**Study questions:**
1) Which usernames appear as commenters in the thread about font glyphs missing in mpv?
2) Retype everything from "VsCode is good!" down to "single code point.)" in the thread about font glyphs missing in mpv.

**Passage provided:**
*****

And OP claims that U+F0411 really exists at this file...

avih commented 9 months ago

😀 is not in the Fira font

That's the most common smiley codepoint. Are you 100% sure this glyph (U+1F600) is not at this font file?

Or are you saying that in the mpv log it's not found at the font?

Can you please check "😀" using the same method by which you declared that the other glyph (which missing in mpv) does exist at this font?

ahaoboy commented 9 months ago

Are you 100% sure this glyph (U+1F600) is not at this font file?

FiraCodeNerdFont-Regular.zip I can only confirm that 😀 is not in Fira, and the OpenType tool can correctly locate both of these glyphs. image

[...font.glyphs].filter(i=>i.unicode  === "😀".codePointAt(0))[0]
[...font.glyphs].filter(i=>i.unicode  === "󰐑".codePointAt(0))[0]
[...font.glyphs].filter(i=>i.unicode  === "".codePointAt(0))[0]

VsCode is good! image

astiob commented 9 months ago

Intro about terminology: “characters with multiple code points” doesn’t make sense. What is here being called a “character” is a code point, that is, a single member of the Unicode character set: U+F0411. I suspect that what’s meant is “code points (characters) that, when encoded in UTF-16, use up multiple code units”. But this is very verbose, and seeing as UTF-16 isn’t even used here at all, the more common and appropriate term for this is “supplementary-plane code points (characters)”. (You’ll note that codePointAt(0) returns the whole, single code point.)

*****

**Data shown:**

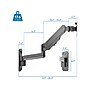 Mount-It! Adjustable Monitor Wall Mount, Up to 32", Black (MI-3753)~#|#~sp140538904_sc7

*****

**Task results:**
1) avih, ahaoboy, astiob

2)
VsCode is good! image

astiob commented 9 months ago

Intro about terminology: “characters with multiple code points” doesn’t make sense. What is here being called a “character” is a code point, that is, a single member of the Unicode character set: U+F0411. I suspect that what’s meant is “code points (characters) that, when encoded in UTF-16, use up multiple code units”. But this is very verbose, and seeing as UTF-16 isn’t even used here at all, the more common and appropriate term for this is “supplementary-plane code points (characters)”. (You’ll note that codePointAt(0) returns the whole, single code point.)